Recording and pharmacological inhibition of Panx1 channel activity in podocytes. Podocyte patches were held at −50 mV and polarized by 100 ms voltage pulses between −70 and 80 mV. A. Representative whole-cell currents of podocytes with or without CBX. B. I-V curves of steady-state currents recorded in podocytes with or without CBX (25 μM) (n=10 batches of experiments). C. Representative whole-cell currents of podocytes in the presence or the absence of PBNC. D. I-V curves of steady-state currents in podocytes in the absence or presence of PBNC (1 mM) (n=12 batches of experiments). E. I-V curves of steady-state currents in podocytes transfected with Panx1 CRISPR/cas9 KO plasmid in the absence or presence of CBX (25 μM) (n=5 batches of experiments). F. Summarized data showing the steady-state currents at 80 mV in podocytes under different conditions. * p<0.05 vs. control (panel B and D) or Ctrl-Vehl (panel F). CBX, carbenoxolone; PBNC, probenecid; CRISPR KO, Panx1 CRISPR/cas9 KO plasmid.

Fig. 4.

Fig. 4.

Concentration-dependent inhibition of Panx1 channel activity by adiponectin. A. Representative whole-cell currents of podocytes with or without adiponectin. B. I-V curves of steady-state currents of podocytes with or without adiponectin (n=9 batches of experiments). C. Representative whole-cell currents of podocytes with or without AdipoRon. D. I-V curves of steady-state currents of podocytes with or without AdipoRon (n=9 batches of experiments). E. IV curves of steady-state currents in podocytes transfected with Panx1 CRISPR/cas9 KO plasmid in the absence or presence of adiponectin (n=5 batches of experiments). F. Summarized data showing the steady-state currents at 80 mV in podocytes under different conditions. * p<0.05 vs. control (panel B and D) or Ctrl-Vehl (panel F). Adip, adiponectin; AR, AdipoRon; CRISPR KO, Panx1 CRISPR/cas9 KO plasmid.

As another known characteristic of Panx1, anion permeability was also determined by the substitution of extracellular chloride for a larger anion [40]. During whole-cell current recording, 140 mM NaCl, 4 mM KCl, 1 mM MgCl2, and 2 mM CaCl2 were substituted with 140 mM Naaspartate, 4 mM K-aspartate, 1 mM Mg-aspartate2, 2 mM Ca-aspartate2. As shown in Fig. 3A, the replacement of chloride with aspartate (131 Da) remarkably decreased the outward currents and shifted the reversal potential of Panx1 channel to the right. Similar data was obtained when we replaced chloride with gluconate (195 Da) in the external solution (Fig. 3C). Restoration of extracellular chloride totally recovered the whole-cell currents and the reversal potential of Panx1 channel.
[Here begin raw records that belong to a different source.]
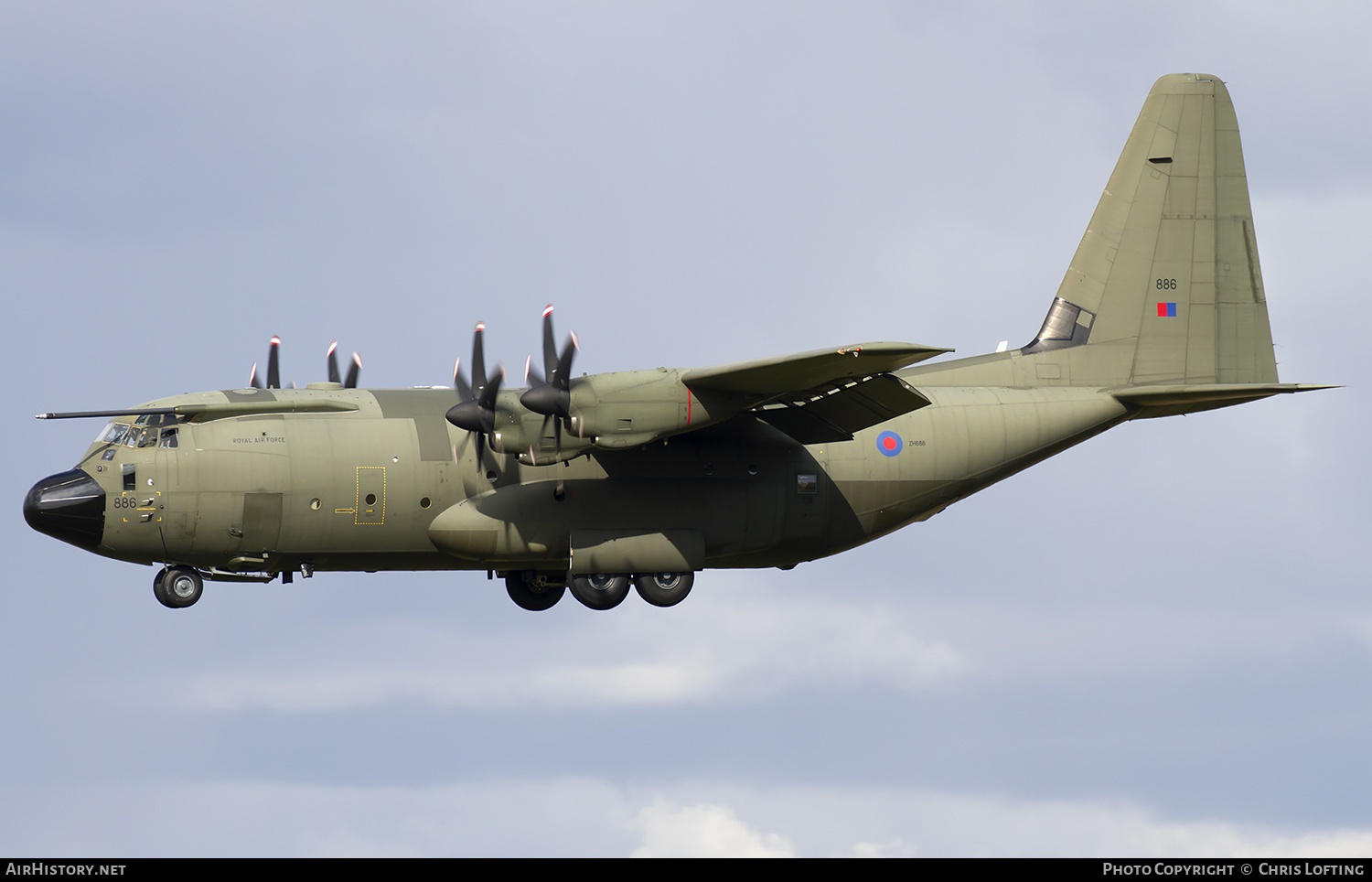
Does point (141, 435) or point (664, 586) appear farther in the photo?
point (664, 586)

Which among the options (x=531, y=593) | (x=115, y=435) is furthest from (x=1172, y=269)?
(x=115, y=435)

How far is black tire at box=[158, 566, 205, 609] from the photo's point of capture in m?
28.5

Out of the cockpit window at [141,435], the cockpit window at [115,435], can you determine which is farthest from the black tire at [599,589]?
the cockpit window at [115,435]

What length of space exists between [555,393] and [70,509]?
836 centimetres

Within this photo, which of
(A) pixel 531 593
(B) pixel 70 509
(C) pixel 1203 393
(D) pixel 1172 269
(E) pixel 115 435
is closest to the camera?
(B) pixel 70 509

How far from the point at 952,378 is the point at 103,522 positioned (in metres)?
15.1

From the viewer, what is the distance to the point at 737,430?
1151 inches

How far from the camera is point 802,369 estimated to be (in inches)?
1011

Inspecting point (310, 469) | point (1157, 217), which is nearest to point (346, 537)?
point (310, 469)

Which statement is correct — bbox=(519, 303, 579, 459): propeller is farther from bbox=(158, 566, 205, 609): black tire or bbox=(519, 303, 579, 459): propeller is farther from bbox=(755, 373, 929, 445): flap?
bbox=(158, 566, 205, 609): black tire

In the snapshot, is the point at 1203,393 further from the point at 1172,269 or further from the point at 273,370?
the point at 273,370

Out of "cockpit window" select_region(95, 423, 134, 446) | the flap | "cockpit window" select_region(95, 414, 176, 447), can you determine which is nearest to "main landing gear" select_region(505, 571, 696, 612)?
the flap

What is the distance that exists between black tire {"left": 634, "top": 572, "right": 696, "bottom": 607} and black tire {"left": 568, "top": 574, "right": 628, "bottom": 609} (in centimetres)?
39

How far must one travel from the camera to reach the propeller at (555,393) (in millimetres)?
26062
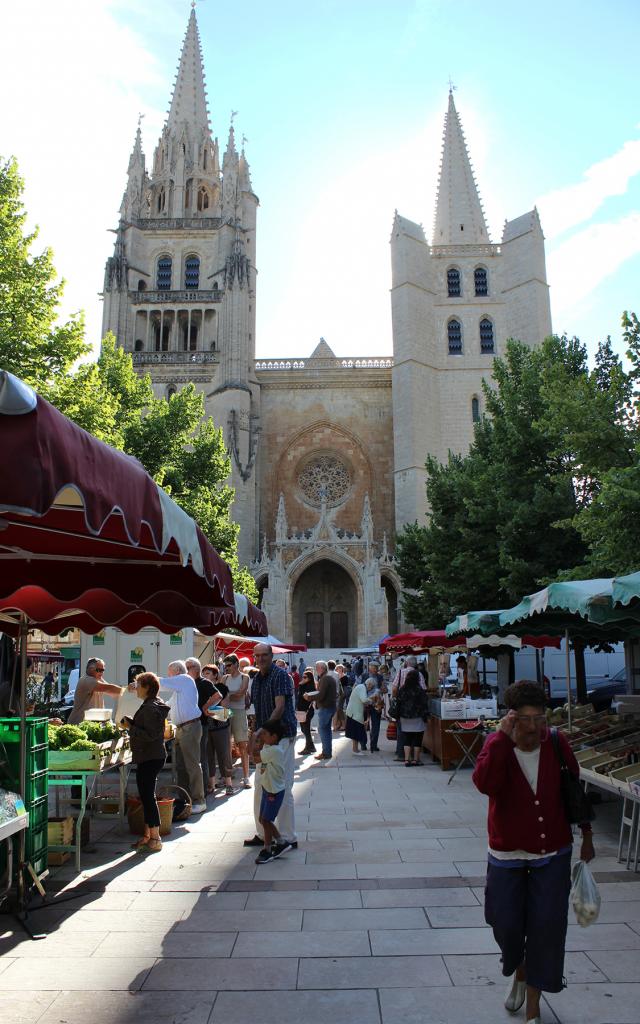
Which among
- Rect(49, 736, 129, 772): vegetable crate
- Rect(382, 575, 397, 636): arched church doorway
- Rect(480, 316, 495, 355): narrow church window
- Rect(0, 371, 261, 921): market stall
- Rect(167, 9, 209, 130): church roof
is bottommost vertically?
Rect(49, 736, 129, 772): vegetable crate

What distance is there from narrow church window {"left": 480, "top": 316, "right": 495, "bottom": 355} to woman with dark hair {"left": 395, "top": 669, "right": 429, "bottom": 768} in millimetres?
28650

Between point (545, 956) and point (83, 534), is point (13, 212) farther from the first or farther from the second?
point (545, 956)

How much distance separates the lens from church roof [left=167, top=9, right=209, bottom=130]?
44.9 meters

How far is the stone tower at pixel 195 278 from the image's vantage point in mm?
34688

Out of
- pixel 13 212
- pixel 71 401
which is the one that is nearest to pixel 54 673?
pixel 71 401

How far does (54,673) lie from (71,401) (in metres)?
10.4

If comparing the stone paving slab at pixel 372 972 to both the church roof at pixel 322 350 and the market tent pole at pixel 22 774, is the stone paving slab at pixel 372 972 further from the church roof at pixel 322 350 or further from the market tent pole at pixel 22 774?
the church roof at pixel 322 350

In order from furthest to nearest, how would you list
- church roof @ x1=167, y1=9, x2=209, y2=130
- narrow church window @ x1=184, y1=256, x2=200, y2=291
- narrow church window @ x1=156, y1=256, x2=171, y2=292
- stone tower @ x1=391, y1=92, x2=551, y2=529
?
1. church roof @ x1=167, y1=9, x2=209, y2=130
2. narrow church window @ x1=184, y1=256, x2=200, y2=291
3. narrow church window @ x1=156, y1=256, x2=171, y2=292
4. stone tower @ x1=391, y1=92, x2=551, y2=529

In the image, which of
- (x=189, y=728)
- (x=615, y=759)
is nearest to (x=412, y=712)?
(x=189, y=728)

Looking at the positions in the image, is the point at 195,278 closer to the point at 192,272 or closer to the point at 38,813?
the point at 192,272

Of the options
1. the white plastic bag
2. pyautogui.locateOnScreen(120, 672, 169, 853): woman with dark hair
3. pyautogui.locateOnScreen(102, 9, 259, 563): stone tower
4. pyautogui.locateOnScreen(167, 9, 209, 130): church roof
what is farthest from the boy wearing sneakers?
pyautogui.locateOnScreen(167, 9, 209, 130): church roof

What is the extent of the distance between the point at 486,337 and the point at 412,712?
29.6 metres

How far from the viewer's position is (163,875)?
17.9 ft

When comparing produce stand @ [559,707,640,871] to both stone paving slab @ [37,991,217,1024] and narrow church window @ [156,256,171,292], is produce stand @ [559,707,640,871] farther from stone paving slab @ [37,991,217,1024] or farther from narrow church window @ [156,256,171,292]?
narrow church window @ [156,256,171,292]
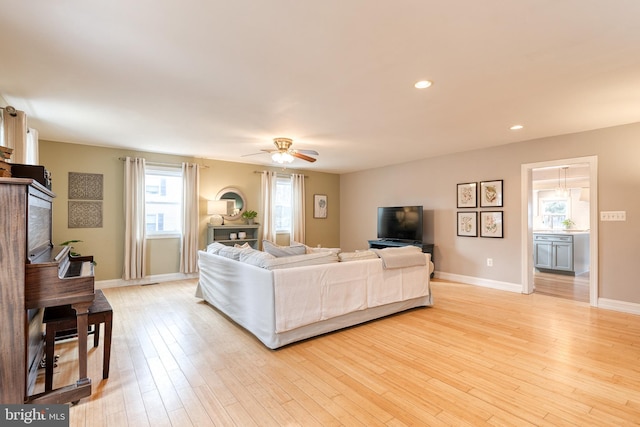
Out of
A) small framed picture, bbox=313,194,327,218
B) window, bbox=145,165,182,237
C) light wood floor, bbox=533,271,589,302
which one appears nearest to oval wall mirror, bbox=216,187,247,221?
window, bbox=145,165,182,237

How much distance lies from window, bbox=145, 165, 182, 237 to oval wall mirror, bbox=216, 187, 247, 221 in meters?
0.82

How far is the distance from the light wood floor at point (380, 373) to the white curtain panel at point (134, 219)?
1.88 m

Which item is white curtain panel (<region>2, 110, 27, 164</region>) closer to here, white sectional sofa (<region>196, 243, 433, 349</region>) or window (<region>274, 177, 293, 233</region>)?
white sectional sofa (<region>196, 243, 433, 349</region>)

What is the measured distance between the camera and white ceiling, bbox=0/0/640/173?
183cm

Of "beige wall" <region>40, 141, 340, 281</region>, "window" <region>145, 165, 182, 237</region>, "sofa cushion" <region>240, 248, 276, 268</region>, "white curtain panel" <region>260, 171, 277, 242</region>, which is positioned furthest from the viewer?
"white curtain panel" <region>260, 171, 277, 242</region>

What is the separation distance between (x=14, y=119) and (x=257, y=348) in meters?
3.39

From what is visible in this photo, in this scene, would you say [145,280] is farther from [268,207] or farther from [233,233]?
[268,207]

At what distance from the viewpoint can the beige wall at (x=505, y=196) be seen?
4.00 metres

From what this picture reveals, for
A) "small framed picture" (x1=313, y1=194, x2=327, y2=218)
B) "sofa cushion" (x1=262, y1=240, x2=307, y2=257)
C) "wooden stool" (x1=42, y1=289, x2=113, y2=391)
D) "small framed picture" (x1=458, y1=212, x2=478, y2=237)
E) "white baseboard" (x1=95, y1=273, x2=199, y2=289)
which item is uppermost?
"small framed picture" (x1=313, y1=194, x2=327, y2=218)

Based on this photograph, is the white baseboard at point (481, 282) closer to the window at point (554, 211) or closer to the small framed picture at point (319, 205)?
the small framed picture at point (319, 205)

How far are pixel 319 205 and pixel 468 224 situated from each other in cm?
367

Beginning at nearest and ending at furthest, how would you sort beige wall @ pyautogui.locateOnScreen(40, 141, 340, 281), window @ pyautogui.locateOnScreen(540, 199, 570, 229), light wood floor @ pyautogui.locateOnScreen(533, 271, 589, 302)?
light wood floor @ pyautogui.locateOnScreen(533, 271, 589, 302) < beige wall @ pyautogui.locateOnScreen(40, 141, 340, 281) < window @ pyautogui.locateOnScreen(540, 199, 570, 229)

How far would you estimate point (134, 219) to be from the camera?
17.8 ft

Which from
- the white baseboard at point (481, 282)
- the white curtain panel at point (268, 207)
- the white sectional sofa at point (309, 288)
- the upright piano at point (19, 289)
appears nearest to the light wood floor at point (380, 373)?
the white sectional sofa at point (309, 288)
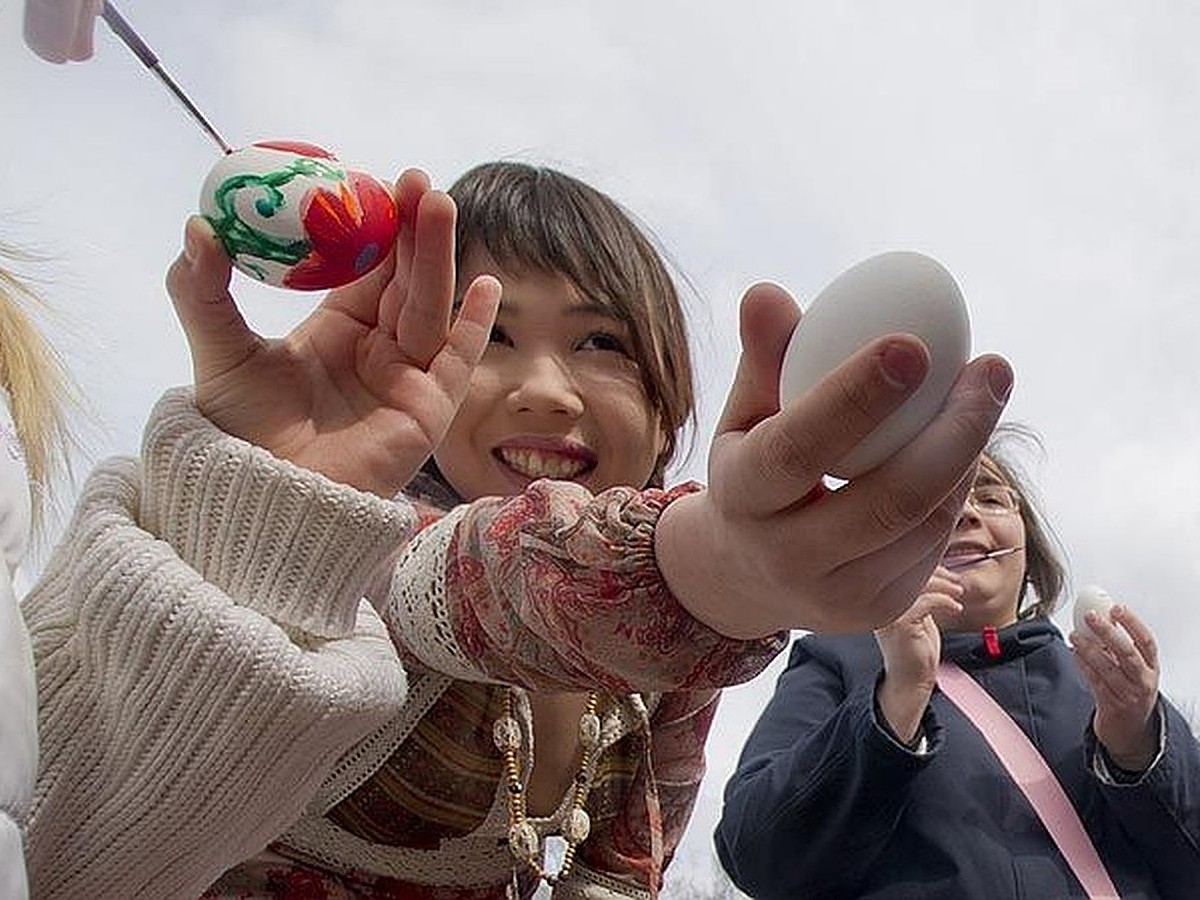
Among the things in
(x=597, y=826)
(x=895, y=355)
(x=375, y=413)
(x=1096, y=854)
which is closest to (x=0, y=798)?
(x=375, y=413)

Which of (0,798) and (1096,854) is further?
(1096,854)

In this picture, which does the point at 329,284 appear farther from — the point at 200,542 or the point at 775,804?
the point at 775,804

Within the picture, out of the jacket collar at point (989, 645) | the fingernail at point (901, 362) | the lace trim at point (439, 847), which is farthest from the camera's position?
the jacket collar at point (989, 645)

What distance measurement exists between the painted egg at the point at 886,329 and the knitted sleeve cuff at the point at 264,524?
22 cm

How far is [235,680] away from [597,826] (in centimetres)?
48

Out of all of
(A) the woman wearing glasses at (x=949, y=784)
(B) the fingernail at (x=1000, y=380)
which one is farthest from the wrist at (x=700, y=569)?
(A) the woman wearing glasses at (x=949, y=784)

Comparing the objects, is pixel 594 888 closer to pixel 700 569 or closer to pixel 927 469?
pixel 700 569

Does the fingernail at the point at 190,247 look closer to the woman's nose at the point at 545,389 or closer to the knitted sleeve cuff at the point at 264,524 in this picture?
the knitted sleeve cuff at the point at 264,524

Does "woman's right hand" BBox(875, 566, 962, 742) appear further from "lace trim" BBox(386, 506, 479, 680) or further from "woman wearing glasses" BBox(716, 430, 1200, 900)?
"lace trim" BBox(386, 506, 479, 680)

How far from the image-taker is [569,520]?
72 cm

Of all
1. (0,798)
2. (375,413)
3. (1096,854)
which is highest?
(375,413)

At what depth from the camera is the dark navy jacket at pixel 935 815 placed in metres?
1.25

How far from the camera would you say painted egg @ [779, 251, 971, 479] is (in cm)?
54

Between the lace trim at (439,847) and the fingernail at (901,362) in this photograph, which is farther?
the lace trim at (439,847)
Summarized data demonstrated that the down-regulation of whole-cell currents by chloride replacement was significant (Figs. 3B and 3D). Altogether, these observations indicate that Panx1 is a voltage-gated transmembrane channel with anion permeability in podocytes.

Fig. 3.

Fig. 3.

Anion permeability of Panx1 channels. Panx1 currents in podocytes were recorded with different anions in the external solution. A. Representative whole-cell currents of podocytes with chloride (control) or aspartate in the external solution. B. I-V curves illustrating shifts of Panx1 current reversal potentials upon replacement of extracellular chloride with aspartate (n=5 batches of experiments). C. Representative whole-cell currents of podocytes with chloride or gluconate in the external solution. D. I-V curves illustrating shifts of Panx1 current reversal potentials upon replacement of extracellular chloride with gluconate (n=8 batches of experiments). * p<0.05 vs. chloride.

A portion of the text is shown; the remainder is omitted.